Source text —
For those who have not heard, Malaysia is planning to implement a Goods and Services Tax (GST) in 2015. It is still unknown how the new tax would affect the different industries in Malaysia, but there might be a possibility that the country’s economy would hit a speed bump as it adjusts to the change. Given Singapore’s close economic and geographic ties with Malaysia, there are bound to be companies which might be impacted by the new GST. So, let’s take a closer look. Is the tax a scary thing? Here’s a question which might be in the…
For those who have not heard, Malaysia is planning to implement a Goods and Services Tax (GST) in 2015. It is still unknown how the new tax would affect the different industries in Malaysia, but there might be a possibility that the country’s economy would hit a speed bump as it adjusts to the change.
Given Singapore’s close economic and geographic ties with Malaysia, there are bound to be companies which might be impacted by the new GST. So, let’s take a closer look.
Is the tax a scary thing?

Data provided —
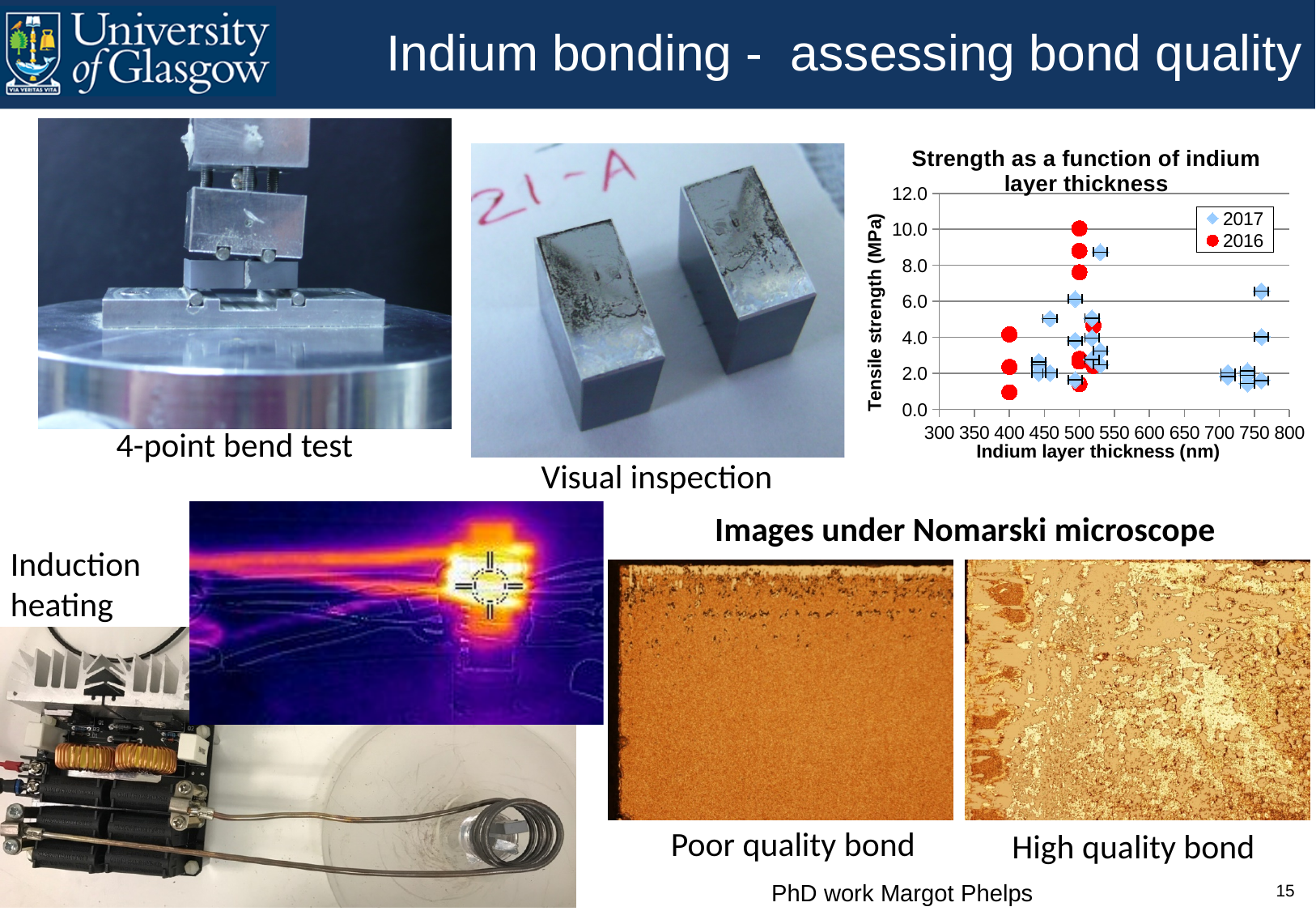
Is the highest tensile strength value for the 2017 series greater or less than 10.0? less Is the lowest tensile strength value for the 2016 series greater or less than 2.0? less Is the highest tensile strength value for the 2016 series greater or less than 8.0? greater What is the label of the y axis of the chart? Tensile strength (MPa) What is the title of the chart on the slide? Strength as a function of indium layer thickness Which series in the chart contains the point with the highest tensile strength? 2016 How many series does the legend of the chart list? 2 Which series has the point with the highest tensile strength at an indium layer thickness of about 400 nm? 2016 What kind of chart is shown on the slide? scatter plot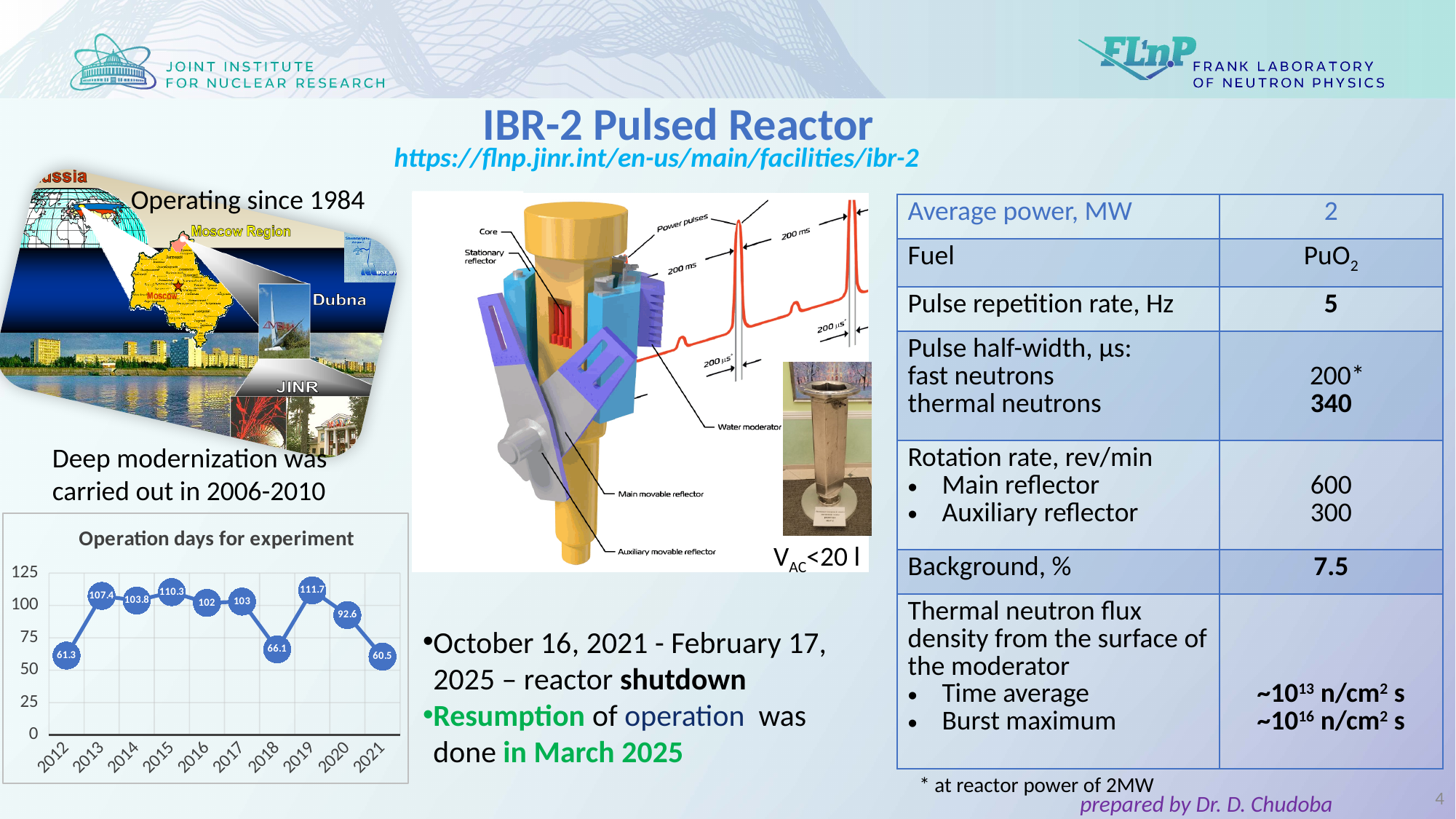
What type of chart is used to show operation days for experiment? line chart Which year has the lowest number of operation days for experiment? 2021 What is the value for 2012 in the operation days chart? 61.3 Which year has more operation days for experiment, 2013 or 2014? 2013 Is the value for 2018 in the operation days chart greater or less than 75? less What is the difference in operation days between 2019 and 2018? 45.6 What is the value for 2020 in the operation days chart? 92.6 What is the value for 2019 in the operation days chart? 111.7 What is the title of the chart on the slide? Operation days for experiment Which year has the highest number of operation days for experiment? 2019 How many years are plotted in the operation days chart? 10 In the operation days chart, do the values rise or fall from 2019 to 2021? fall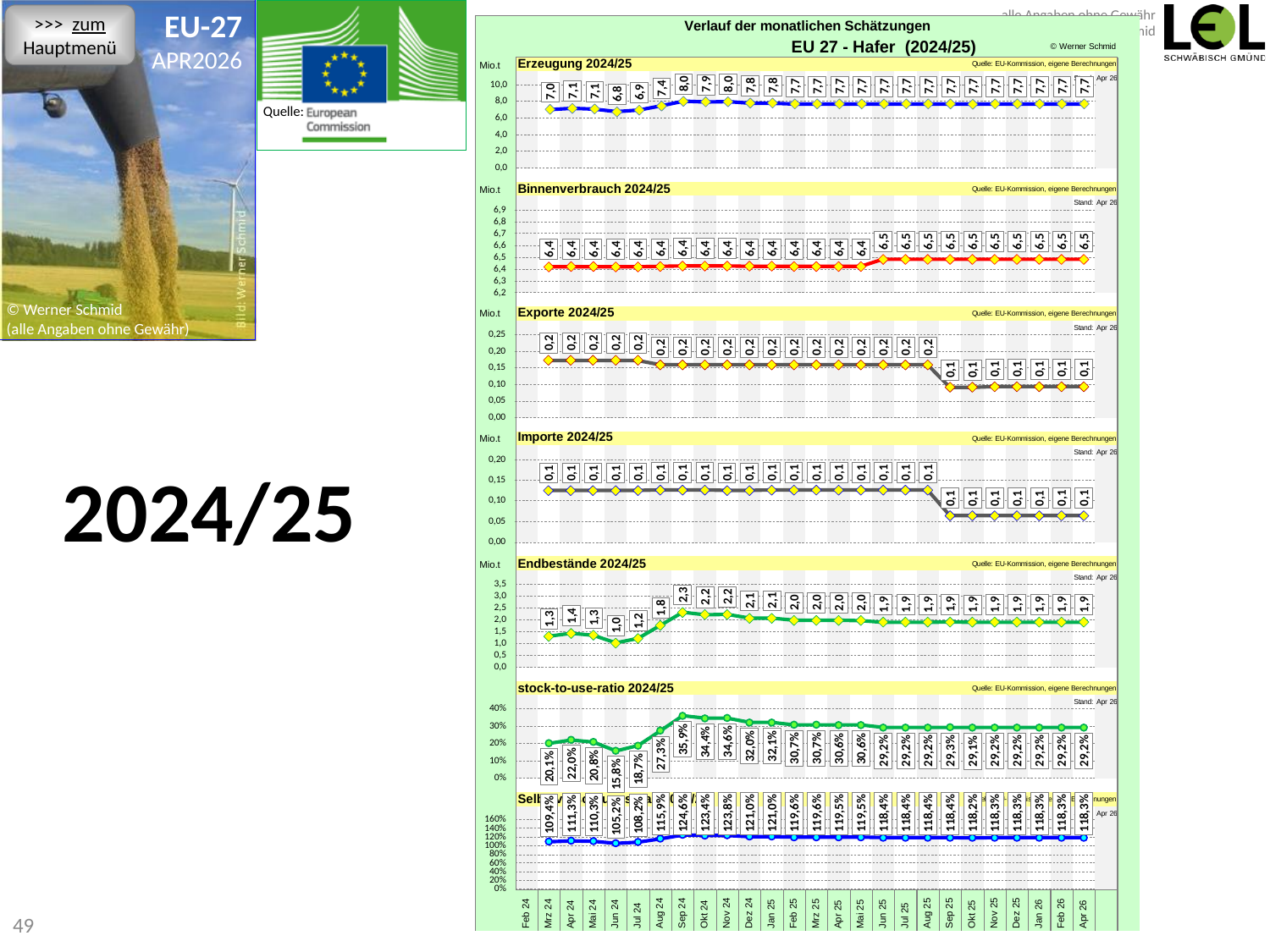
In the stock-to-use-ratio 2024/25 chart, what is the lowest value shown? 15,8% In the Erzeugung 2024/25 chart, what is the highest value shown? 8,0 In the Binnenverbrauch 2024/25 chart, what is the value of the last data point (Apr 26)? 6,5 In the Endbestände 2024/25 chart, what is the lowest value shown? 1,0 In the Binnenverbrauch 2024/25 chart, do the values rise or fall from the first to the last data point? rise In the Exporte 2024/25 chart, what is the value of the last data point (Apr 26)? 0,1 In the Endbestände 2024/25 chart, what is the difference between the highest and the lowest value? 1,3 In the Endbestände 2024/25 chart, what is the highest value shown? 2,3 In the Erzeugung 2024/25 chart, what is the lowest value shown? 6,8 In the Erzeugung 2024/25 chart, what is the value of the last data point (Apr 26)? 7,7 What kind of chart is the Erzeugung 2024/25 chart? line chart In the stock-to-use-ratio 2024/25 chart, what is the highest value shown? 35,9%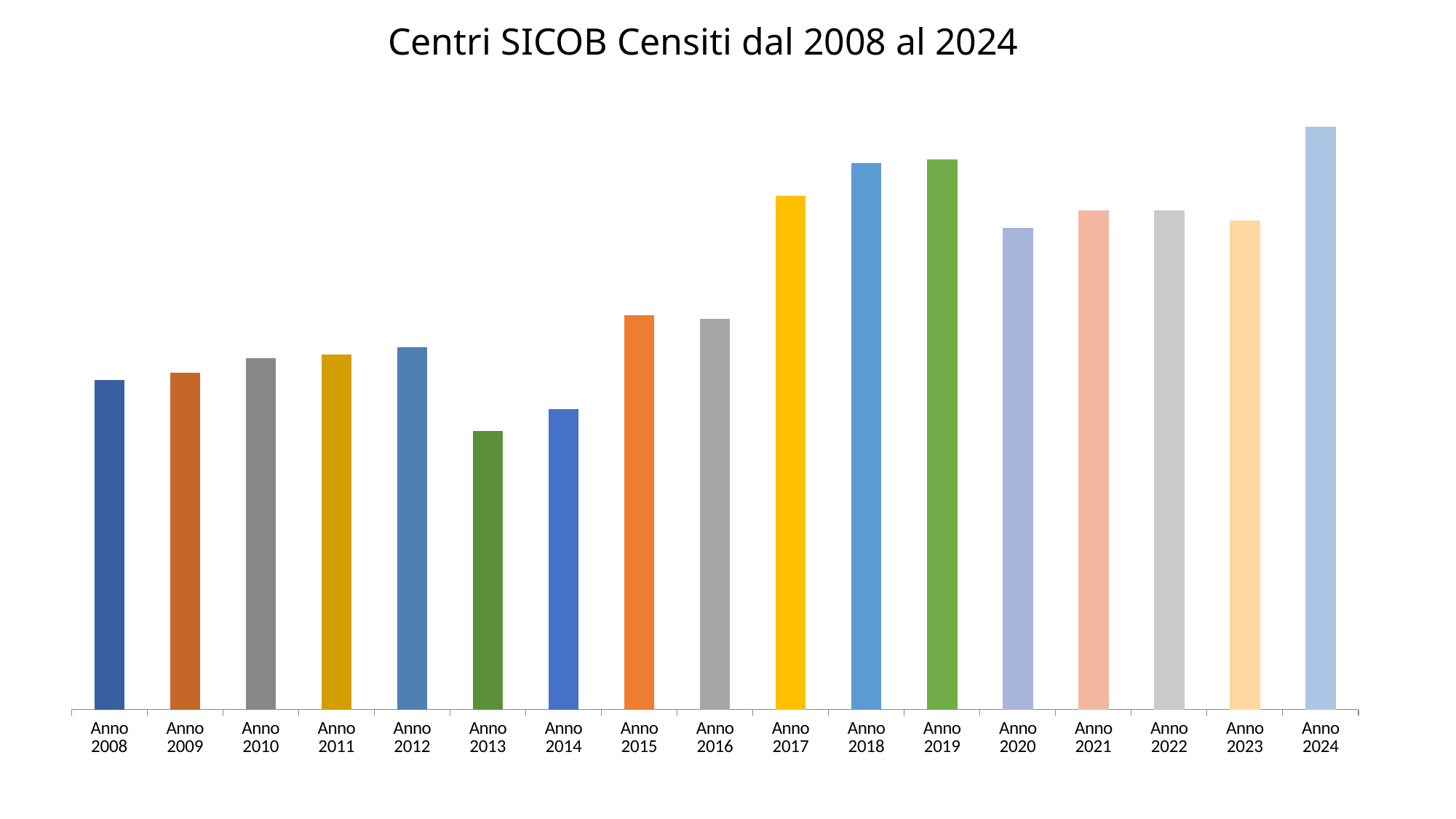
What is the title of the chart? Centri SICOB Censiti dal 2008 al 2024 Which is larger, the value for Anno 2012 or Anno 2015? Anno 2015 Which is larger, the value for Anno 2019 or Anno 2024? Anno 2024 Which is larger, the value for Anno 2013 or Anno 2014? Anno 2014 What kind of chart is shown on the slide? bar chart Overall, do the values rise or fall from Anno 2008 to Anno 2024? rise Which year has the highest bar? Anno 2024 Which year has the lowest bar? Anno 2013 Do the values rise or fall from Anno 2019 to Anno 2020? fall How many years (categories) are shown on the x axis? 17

Job — In the text about Malaysia's GST, rewrite the paragraph beginning "Given Singapore's close economic" as one shorter sentence that keeps its main facts. Work only from the text about Malaysia's GST.

Answer — Because Singapore has close economic and geographic ties with Malaysia, some companies are likely to be affected by the new GST.